Exercise brief>
Rescale the lines in the records from the line with "What is the distance separating the viewer" through the end of the records, both ends included. Reproduce every line, requests too, but multiply each distance value in the answers by 0.4, round it to the same number of decimal places it originally had (halves round up), and omit the pictures.
+++ Record excerpts
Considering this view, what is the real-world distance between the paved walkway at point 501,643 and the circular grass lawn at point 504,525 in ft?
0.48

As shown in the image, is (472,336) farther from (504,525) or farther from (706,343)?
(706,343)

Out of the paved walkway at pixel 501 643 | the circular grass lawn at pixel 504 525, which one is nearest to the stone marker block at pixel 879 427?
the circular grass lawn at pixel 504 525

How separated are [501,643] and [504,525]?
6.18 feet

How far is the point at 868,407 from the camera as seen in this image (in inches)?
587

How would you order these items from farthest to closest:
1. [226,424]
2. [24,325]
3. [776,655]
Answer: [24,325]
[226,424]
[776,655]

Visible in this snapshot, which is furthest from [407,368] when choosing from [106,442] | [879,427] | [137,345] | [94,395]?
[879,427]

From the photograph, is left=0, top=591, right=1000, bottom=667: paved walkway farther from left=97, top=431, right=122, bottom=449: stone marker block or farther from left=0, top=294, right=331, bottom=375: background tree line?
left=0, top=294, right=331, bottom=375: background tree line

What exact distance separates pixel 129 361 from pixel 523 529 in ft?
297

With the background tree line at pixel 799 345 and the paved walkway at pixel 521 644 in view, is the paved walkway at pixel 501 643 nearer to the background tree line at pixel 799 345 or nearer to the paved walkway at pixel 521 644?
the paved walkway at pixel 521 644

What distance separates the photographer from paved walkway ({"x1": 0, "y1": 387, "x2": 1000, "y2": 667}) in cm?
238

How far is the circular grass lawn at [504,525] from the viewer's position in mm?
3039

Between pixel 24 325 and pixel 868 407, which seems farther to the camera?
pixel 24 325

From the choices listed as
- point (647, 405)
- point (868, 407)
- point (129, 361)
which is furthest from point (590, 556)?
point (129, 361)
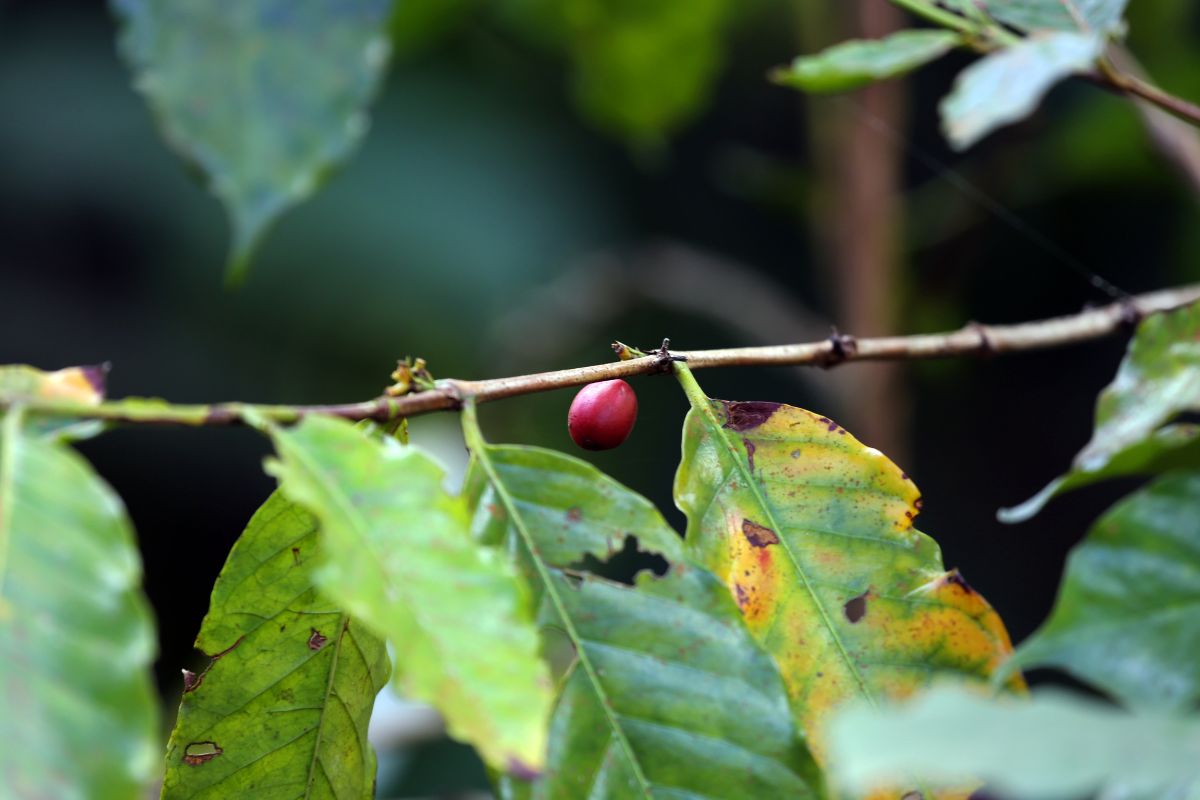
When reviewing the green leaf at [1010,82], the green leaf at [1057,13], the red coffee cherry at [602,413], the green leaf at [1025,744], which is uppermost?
the green leaf at [1057,13]

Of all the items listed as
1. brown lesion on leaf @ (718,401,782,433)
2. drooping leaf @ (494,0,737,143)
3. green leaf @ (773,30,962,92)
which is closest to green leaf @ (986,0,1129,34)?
green leaf @ (773,30,962,92)

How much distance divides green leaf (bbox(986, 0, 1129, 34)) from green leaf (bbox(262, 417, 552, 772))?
21.2 inches

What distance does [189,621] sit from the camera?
2.86m

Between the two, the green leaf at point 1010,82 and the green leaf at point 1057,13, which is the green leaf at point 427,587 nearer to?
the green leaf at point 1010,82

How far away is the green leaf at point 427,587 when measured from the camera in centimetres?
46

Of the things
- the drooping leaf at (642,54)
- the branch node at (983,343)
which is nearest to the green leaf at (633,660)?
the branch node at (983,343)

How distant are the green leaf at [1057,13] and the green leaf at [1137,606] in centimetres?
38

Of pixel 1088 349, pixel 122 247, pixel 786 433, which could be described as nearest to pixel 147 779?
pixel 786 433

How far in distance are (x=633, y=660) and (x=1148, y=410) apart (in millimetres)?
284

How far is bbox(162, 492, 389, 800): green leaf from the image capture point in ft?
2.11

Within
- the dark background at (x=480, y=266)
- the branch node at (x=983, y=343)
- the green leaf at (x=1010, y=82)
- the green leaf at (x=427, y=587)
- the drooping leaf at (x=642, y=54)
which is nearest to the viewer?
the green leaf at (x=427, y=587)

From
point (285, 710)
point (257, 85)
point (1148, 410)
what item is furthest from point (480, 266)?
point (1148, 410)

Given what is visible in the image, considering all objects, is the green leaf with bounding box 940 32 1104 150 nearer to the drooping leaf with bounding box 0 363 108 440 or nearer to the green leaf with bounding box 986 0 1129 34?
the green leaf with bounding box 986 0 1129 34

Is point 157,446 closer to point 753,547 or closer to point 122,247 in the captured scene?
point 122,247
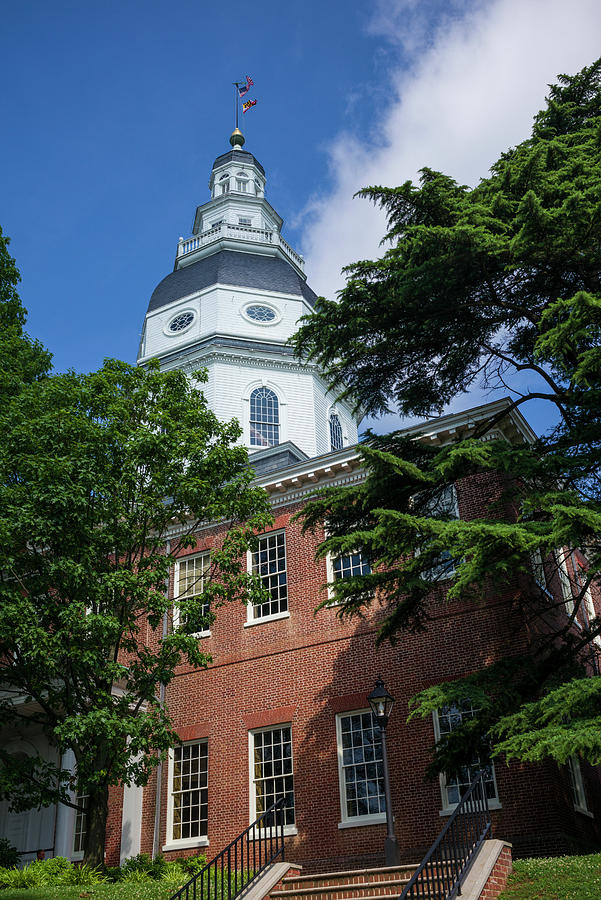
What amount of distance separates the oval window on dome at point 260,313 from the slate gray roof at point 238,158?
669 inches

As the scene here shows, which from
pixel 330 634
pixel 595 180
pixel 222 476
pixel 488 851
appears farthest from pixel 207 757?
pixel 595 180

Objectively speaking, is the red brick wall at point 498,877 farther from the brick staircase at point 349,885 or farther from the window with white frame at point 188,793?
the window with white frame at point 188,793

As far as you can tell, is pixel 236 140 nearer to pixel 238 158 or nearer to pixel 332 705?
pixel 238 158

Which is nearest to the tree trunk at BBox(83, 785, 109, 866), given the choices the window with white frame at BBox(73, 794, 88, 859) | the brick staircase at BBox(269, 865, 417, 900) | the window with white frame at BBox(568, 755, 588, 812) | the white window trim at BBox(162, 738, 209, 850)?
the white window trim at BBox(162, 738, 209, 850)

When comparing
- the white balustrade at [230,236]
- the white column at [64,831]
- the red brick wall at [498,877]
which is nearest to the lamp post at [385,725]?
the red brick wall at [498,877]

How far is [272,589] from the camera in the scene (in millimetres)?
20719

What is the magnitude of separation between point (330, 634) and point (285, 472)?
4.31m

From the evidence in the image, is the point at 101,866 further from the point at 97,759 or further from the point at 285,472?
the point at 285,472

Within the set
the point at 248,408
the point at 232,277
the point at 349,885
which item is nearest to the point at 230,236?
the point at 232,277

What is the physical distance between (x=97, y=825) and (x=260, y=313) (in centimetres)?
2343

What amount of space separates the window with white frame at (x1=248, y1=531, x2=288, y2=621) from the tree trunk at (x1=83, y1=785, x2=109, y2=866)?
19.3 ft

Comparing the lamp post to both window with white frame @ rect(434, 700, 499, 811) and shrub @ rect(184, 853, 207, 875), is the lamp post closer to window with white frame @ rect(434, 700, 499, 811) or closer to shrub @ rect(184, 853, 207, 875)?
window with white frame @ rect(434, 700, 499, 811)

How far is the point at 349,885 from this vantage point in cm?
1277

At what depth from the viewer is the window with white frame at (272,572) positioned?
67.2ft
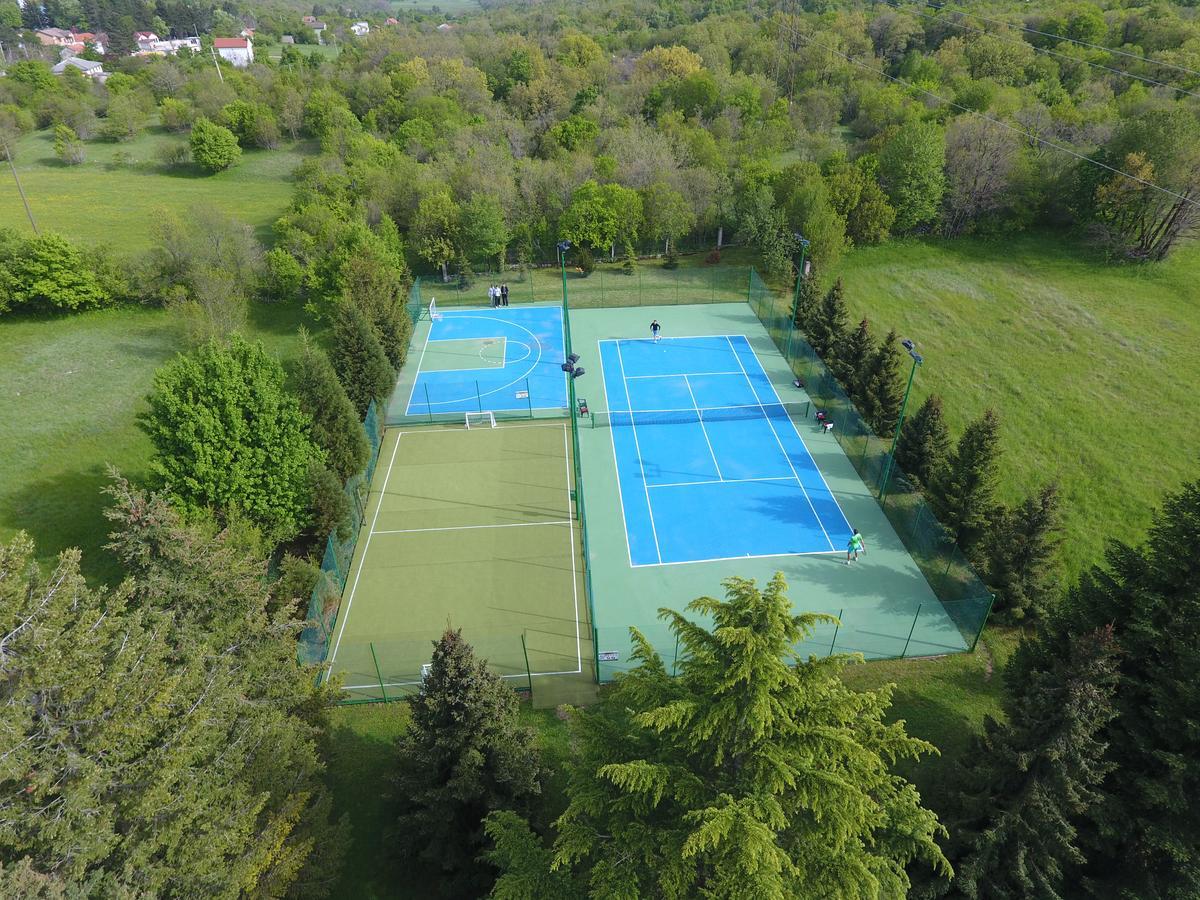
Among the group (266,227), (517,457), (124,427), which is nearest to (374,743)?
(517,457)

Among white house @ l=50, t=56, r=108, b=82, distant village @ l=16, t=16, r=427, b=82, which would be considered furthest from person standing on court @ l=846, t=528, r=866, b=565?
white house @ l=50, t=56, r=108, b=82

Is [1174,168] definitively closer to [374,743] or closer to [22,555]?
[374,743]


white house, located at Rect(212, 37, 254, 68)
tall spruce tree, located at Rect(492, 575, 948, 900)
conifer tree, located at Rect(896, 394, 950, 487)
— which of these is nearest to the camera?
tall spruce tree, located at Rect(492, 575, 948, 900)

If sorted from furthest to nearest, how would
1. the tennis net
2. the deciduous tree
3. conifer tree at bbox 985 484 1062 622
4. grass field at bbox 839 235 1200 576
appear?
the tennis net
grass field at bbox 839 235 1200 576
the deciduous tree
conifer tree at bbox 985 484 1062 622

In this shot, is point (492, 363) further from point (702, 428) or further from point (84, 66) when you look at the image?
point (84, 66)

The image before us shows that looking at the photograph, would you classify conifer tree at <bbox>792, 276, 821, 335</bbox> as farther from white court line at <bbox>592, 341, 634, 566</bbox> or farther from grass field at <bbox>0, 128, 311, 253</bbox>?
grass field at <bbox>0, 128, 311, 253</bbox>

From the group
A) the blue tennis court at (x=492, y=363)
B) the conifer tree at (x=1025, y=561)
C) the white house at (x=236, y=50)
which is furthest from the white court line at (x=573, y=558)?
the white house at (x=236, y=50)

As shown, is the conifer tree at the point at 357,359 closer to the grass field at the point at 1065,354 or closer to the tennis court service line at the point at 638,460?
the tennis court service line at the point at 638,460
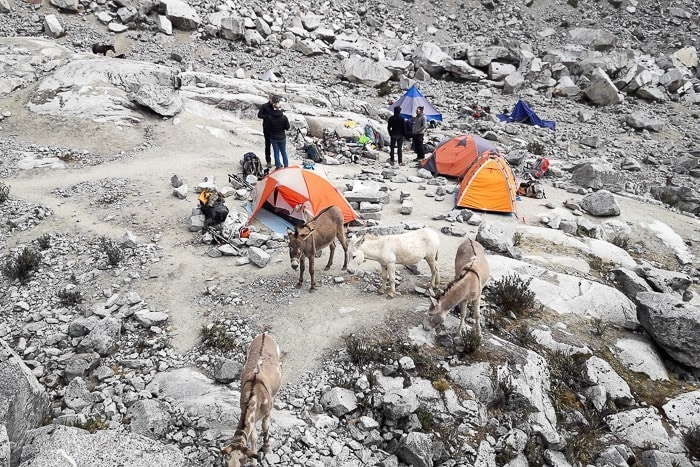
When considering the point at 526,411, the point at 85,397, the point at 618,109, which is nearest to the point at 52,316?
the point at 85,397

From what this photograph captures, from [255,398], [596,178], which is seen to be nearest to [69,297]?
[255,398]

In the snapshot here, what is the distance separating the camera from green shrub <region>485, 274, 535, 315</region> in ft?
35.3

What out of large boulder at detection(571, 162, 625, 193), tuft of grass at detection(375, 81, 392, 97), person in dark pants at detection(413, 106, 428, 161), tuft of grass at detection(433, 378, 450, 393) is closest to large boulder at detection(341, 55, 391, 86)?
tuft of grass at detection(375, 81, 392, 97)

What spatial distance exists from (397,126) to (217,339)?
13889mm

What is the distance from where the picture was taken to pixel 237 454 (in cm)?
582

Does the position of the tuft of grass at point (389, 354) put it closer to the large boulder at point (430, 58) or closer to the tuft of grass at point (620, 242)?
the tuft of grass at point (620, 242)

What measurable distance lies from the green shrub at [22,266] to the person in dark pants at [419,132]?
49.9 feet

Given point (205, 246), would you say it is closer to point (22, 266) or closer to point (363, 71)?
point (22, 266)

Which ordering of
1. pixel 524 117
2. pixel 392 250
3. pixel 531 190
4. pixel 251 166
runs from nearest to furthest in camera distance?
pixel 392 250 → pixel 251 166 → pixel 531 190 → pixel 524 117

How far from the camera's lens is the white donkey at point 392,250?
10562 mm

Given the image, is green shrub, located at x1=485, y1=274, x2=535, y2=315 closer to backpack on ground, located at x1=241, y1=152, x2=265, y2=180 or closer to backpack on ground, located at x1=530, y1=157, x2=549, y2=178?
backpack on ground, located at x1=241, y1=152, x2=265, y2=180

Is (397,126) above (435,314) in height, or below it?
below

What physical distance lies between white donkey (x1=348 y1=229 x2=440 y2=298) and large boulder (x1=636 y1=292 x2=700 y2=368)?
4.73m

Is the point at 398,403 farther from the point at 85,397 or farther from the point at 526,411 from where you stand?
the point at 85,397
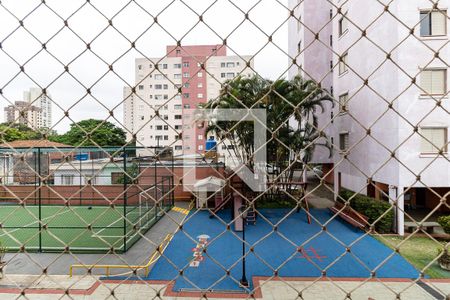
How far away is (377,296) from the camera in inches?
201

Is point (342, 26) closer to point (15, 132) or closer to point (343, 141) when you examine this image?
point (343, 141)

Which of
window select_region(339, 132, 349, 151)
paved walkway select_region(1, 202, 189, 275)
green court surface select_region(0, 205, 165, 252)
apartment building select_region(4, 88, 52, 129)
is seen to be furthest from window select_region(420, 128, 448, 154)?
apartment building select_region(4, 88, 52, 129)

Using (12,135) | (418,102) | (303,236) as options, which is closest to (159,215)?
(303,236)

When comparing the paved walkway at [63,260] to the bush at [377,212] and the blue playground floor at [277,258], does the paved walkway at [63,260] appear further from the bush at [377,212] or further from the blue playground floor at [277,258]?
the bush at [377,212]

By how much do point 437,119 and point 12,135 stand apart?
21230 millimetres

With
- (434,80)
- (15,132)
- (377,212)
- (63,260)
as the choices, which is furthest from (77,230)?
(15,132)

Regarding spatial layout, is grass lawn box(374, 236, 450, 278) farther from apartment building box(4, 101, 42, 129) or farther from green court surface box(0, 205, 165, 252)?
apartment building box(4, 101, 42, 129)

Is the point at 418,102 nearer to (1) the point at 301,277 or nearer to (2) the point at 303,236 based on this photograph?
(2) the point at 303,236

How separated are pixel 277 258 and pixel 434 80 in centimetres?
631

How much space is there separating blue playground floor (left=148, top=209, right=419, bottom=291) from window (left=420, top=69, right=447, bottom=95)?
→ 443 centimetres

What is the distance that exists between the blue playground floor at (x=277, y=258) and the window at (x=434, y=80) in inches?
174

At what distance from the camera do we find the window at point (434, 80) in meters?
7.54

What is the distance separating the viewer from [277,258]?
6.88 meters

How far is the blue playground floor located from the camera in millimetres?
5938
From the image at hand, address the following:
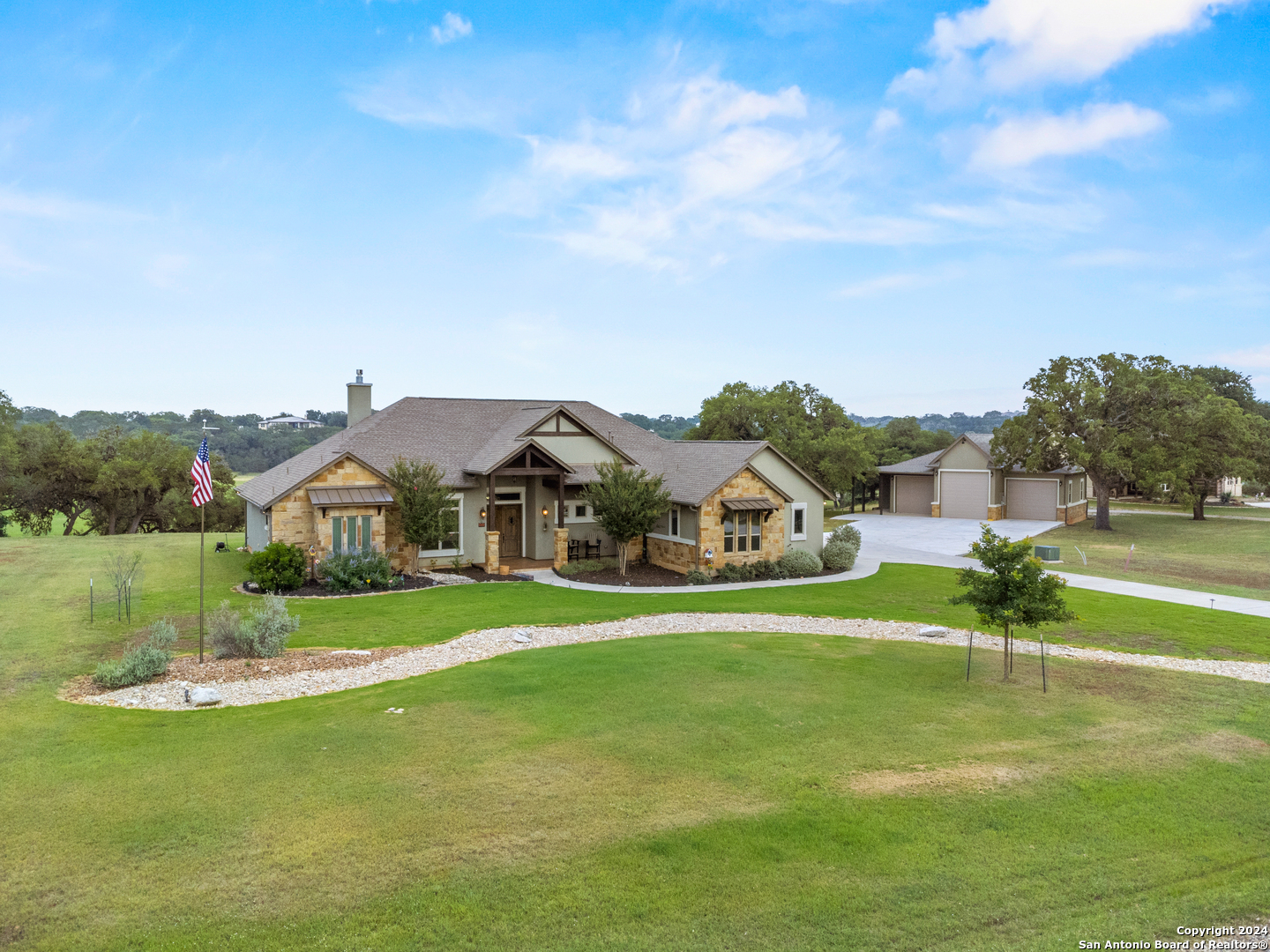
++++++
Exercise output>
What is the distance separating the viewer from [277,258]?
2.75 meters

How far is the blue playground floor located from the camera in millimetres?
2375
From the image at hand, address the following:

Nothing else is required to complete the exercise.